For a moment the boy ceased his employment, raised his tear-dimmed eyes to the clear sky, then brushed away the glistening drops, and resumed his work. Presently, in a subdued voice, he replied, "God gave her to us, and he had a right to take her again, you know. Mother cried dreadfully; but she said, 'God knows what is best.' I miss her every night," said the boy, choking back his tears, "I loved her so dearly."

"Shall you go away when you've finished the peas?" asked Ella, anxious to turn from so painful a subject.

"Oh no! I shall do the beans next. See, I'm almost done."

"Why! won't you be tired?"

"No indeed. I have a great mind to tell you my secret."

The child filled the air with her musical laugh. "I do like to hear secrets," she said.

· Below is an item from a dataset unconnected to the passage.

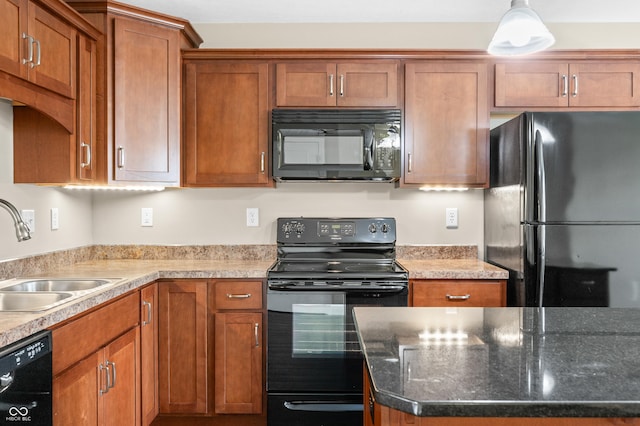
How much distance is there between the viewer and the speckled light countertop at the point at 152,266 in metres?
1.47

"Well, I'm trying to work real hard, because I want to buy mother a straw bonnet, and some pretty ribbon to put on it. It will be so nice to wear to church, you know." At this moment a voice in the hall called, "Ella! Ella!" and the child tripped away.

It seemed to Harrison as if the sun had gone behind a cloud when her laughing face disappeared from the railing; but he entered with renewed zeal into his work, saying to himself, "I wish mother could see her; she's a dear little thing!"